[Stored entries]
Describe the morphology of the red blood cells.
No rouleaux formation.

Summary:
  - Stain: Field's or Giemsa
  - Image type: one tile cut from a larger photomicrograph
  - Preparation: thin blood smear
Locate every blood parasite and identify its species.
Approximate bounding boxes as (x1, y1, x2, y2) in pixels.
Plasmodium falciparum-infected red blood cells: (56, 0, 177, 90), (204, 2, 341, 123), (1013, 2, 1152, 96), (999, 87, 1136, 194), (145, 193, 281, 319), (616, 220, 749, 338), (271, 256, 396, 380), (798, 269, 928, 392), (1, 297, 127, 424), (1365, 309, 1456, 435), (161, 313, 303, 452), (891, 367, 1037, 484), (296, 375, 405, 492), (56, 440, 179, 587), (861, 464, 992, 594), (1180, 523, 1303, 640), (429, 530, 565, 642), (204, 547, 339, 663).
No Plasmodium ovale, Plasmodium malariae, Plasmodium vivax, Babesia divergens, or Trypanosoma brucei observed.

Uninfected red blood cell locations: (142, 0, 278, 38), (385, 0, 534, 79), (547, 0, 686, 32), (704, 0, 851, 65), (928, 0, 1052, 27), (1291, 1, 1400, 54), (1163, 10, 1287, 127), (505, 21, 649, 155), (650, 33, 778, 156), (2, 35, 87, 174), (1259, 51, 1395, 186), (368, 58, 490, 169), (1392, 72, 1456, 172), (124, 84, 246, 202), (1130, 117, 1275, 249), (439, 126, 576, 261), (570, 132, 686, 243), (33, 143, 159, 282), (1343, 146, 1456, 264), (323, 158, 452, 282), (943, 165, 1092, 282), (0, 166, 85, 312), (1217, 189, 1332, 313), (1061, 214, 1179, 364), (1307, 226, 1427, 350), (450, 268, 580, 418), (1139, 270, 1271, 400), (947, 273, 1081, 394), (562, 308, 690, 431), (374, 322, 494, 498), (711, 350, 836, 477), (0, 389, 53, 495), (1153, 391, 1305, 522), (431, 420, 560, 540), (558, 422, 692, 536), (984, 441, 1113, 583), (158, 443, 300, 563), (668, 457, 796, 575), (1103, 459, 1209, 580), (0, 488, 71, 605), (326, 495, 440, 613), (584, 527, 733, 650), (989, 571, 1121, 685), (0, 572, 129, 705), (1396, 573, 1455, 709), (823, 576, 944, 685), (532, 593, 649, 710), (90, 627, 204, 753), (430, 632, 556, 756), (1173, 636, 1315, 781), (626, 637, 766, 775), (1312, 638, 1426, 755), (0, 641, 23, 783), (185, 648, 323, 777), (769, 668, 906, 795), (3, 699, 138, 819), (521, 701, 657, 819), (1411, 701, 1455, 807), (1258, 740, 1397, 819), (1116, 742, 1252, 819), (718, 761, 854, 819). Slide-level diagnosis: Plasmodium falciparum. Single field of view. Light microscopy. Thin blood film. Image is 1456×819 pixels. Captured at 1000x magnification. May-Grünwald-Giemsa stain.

* [TASK TO CARRY OUT]:
Print the lines above, unchanged, from the start of the records to the line with "No Plasmodium ovale, Plasmodium", including that final line.

* [SOLUTION]:
Describe the morphology of the red blood cells.
No rouleaux formation.

Summary:
  - Stain: Field's or Giemsa
  - Image type: one tile cut from a larger photomicrograph
  - Preparation: thin blood smear
Locate every blood parasite and identify its species.
Approximate bounding boxes as (x1, y1, x2, y2) in pixels.
Plasmodium falciparum-infected red blood cells: (56, 0, 177, 90), (204, 2, 341, 123), (1013, 2, 1152, 96), (999, 87, 1136, 194), (145, 193, 281, 319), (616, 220, 749, 338), (271, 256, 396, 380), (798, 269, 928, 392), (1, 297, 127, 424), (1365, 309, 1456, 435), (161, 313, 303, 452), (891, 367, 1037, 484), (296, 375, 405, 492), (56, 440, 179, 587), (861, 464, 992, 594), (1180, 523, 1303, 640), (429, 530, 565, 642), (204, 547, 339, 663).
No Plasmodium ovale, Plasmodium malariae, Plasmodium vivax, Babesia divergens, or Trypanosoma brucei observed.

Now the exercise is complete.